Opened at 2016-09-03T21:40:31Z
#2822 new defect
remove redundant read from web GET of directory
Reported by: | warner | Owned by: | |
---|---|---|---|
Priority: | normal | Milestone: | undecided |
Component: | code-frontend-web | Version: | 1.11.0 |
Keywords: | dirnode cache performance tahoe-cp | Cc: | |
Launchpad Bug: |
Description
While checking out the "recent and active operations" page, I noticed that doing a simple tahoe cp into a pre-existing top-level directory caused a total of 4 mapupdate operations, 4 retrieves, and 1 publish (where I was expecting a single retrieve and a single publish).

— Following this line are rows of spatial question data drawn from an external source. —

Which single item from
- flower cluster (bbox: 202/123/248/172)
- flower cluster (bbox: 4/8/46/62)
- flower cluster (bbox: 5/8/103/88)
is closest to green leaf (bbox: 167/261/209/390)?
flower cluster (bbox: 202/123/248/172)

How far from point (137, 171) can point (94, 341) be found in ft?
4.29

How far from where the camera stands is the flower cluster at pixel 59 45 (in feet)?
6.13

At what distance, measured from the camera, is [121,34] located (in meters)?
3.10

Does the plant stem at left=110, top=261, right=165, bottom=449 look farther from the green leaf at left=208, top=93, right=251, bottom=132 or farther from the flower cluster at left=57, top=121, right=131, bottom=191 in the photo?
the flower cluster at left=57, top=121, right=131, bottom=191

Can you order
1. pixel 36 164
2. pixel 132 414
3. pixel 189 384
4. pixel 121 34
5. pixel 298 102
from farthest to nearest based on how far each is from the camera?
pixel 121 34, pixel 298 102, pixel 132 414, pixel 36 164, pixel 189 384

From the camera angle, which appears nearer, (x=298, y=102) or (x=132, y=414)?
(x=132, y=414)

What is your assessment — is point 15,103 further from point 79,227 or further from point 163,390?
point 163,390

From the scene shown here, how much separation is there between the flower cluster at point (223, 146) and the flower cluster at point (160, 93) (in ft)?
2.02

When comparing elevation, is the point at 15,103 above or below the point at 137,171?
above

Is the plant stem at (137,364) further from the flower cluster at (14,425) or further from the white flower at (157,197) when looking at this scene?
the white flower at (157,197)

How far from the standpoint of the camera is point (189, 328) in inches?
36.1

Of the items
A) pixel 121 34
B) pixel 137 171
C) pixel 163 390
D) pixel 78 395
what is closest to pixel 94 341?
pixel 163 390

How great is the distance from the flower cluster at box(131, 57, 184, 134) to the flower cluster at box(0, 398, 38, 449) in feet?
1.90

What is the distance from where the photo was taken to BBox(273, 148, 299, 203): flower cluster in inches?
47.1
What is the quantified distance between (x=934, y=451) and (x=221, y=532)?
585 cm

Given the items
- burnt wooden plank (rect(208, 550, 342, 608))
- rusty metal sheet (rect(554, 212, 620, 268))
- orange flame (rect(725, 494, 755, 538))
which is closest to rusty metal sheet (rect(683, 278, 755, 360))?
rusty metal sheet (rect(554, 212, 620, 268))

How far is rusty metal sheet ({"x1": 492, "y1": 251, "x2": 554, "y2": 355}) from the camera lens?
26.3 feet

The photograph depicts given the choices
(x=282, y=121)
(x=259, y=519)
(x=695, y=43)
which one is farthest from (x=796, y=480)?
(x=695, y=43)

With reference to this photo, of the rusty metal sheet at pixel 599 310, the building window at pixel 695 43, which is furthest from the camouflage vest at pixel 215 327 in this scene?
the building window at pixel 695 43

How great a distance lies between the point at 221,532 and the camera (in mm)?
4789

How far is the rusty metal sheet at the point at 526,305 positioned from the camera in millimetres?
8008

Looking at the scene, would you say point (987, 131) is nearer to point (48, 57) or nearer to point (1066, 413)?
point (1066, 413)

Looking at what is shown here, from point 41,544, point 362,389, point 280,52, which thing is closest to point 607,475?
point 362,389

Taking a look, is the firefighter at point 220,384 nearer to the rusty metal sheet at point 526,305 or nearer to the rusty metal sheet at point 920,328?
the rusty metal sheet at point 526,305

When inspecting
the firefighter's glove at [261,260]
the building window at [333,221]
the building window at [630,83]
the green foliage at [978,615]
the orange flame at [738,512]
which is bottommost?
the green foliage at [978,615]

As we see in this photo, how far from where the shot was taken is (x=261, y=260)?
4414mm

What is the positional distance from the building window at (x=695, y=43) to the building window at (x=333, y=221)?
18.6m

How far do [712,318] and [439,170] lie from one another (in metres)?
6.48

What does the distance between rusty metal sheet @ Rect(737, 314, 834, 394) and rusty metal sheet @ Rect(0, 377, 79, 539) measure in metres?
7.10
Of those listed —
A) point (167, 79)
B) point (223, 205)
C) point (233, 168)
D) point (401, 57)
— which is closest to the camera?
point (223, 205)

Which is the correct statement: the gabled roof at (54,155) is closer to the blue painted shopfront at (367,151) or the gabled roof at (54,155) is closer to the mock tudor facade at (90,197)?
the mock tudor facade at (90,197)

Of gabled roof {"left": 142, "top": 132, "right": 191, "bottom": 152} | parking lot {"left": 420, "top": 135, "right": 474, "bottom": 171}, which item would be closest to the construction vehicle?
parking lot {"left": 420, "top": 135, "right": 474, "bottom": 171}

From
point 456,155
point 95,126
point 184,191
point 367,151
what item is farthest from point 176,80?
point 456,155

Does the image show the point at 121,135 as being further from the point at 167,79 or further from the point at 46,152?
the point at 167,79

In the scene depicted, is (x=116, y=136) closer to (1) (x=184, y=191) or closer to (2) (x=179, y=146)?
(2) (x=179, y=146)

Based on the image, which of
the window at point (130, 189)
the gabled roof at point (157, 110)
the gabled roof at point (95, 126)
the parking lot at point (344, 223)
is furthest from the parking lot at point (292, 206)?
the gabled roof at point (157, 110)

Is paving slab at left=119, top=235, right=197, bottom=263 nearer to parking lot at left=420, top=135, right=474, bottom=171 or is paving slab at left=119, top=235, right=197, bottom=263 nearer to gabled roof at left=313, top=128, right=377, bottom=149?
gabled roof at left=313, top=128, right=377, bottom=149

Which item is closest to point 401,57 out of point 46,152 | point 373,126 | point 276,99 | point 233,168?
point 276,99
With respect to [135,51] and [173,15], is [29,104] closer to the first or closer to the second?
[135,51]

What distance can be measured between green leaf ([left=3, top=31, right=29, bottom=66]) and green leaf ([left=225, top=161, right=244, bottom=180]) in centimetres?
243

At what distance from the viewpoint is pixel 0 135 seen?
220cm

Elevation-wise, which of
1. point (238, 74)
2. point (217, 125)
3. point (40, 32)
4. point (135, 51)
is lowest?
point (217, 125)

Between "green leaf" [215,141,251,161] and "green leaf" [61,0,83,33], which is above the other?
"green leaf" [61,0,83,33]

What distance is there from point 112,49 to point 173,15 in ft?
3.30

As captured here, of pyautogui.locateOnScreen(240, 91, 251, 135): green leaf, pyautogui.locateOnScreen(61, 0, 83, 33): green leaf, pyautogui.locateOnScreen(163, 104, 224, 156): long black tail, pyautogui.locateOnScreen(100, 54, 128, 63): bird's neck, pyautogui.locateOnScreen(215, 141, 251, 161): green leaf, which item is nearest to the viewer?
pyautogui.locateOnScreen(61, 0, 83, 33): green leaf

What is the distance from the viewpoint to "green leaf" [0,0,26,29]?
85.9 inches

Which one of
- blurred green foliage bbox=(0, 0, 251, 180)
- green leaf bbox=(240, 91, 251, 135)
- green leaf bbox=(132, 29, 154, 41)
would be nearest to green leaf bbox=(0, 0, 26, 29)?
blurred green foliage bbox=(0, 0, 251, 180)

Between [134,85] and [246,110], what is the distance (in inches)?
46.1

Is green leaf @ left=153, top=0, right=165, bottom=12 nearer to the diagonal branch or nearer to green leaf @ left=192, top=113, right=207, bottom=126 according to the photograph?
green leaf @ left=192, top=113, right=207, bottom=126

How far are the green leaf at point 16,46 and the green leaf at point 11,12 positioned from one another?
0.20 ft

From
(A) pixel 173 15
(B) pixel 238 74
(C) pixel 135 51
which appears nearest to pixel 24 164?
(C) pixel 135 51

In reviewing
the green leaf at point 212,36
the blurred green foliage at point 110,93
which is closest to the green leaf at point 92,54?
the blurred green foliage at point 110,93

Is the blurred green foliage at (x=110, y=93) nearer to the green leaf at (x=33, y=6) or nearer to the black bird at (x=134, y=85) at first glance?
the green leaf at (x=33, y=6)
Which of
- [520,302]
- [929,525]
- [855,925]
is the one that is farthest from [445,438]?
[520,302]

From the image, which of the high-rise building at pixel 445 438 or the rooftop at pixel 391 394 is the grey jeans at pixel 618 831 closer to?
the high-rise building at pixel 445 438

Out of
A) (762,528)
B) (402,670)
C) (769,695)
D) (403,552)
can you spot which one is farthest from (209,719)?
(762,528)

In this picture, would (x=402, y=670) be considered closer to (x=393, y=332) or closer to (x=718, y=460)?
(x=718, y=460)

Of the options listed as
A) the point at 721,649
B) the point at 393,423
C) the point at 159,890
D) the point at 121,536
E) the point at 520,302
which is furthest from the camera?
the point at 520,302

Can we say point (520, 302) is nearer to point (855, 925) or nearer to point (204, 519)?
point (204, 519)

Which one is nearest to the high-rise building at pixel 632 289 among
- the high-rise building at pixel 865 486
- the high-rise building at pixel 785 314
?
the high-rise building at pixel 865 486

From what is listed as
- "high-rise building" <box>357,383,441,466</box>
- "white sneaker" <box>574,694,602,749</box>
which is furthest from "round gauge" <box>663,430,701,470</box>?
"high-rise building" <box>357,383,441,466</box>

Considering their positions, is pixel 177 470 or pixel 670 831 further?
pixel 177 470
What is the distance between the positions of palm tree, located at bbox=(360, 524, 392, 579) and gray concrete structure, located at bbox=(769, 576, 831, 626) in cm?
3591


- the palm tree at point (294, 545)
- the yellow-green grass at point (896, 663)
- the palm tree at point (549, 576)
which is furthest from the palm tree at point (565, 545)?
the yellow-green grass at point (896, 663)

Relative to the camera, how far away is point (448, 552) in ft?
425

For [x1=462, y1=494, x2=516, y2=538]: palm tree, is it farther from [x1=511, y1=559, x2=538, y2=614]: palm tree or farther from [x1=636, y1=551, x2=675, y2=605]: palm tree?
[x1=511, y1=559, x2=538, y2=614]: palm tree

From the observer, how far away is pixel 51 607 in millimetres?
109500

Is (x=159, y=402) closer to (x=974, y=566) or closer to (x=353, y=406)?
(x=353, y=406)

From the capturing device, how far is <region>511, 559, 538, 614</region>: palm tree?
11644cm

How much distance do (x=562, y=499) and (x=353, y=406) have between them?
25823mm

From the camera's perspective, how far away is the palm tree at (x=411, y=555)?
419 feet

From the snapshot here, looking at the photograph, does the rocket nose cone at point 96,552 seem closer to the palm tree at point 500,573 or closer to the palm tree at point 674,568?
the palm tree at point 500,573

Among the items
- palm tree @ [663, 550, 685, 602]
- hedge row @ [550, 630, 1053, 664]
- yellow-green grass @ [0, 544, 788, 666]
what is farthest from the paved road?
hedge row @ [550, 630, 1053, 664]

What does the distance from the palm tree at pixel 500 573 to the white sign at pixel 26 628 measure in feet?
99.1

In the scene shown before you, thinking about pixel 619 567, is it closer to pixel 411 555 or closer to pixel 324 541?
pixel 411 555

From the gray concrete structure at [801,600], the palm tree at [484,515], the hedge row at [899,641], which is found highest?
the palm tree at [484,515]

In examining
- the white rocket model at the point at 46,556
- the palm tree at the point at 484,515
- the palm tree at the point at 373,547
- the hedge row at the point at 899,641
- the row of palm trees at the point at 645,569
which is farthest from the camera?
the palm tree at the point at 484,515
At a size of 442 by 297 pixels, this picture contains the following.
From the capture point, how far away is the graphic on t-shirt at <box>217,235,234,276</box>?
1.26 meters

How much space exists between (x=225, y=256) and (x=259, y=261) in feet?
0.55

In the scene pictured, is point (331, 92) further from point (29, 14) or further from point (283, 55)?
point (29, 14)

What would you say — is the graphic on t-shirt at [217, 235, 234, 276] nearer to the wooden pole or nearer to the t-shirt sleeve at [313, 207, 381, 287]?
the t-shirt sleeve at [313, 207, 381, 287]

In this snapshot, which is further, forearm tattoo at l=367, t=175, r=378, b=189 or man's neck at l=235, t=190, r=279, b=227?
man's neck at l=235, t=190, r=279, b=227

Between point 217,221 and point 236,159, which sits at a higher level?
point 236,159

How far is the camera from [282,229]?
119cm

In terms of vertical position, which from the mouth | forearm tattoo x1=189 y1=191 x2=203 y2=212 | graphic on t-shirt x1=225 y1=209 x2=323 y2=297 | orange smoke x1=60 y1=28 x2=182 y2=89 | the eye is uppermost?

It looks like we're doing some redundant operations. The tahoe cp command does two WAPI operations: GET /uri/ALIAS/CHILD?t=json (to see what we're replacing), then a PUT /uri/ALIAS/CHILD (to do the actual assignment). The WAPI GET causes two dirnode operations:
- a get(childname), called from allmydata.web.directory.DirectoryNodeHandler.childFactory() as it walks through the ALIAS dirnode to find CHILD
- a get_metadata_for(childname), called from web.filenode.FileNodeHandler.render_GET (in the t=json clause when self.parentnode and self.name are present). We have to retrieve the metadata from the parent directory, because that's how tahoe dirnodes work
I think we should remove the get_metadata_for call, by changing DirectoryNodeHandler.childFactory to use get_child_and_metadata, and passing the metadata into the new FileNodeHandler.
It might be possible to remove the first read that PUT does, but I'm not yet sure how. In general, I wonder if we should have some sort of write-through cache that allows us to remember the contents of dirnodes for a little while, until we know they've changed (because we wrote to the dirnode ourselves).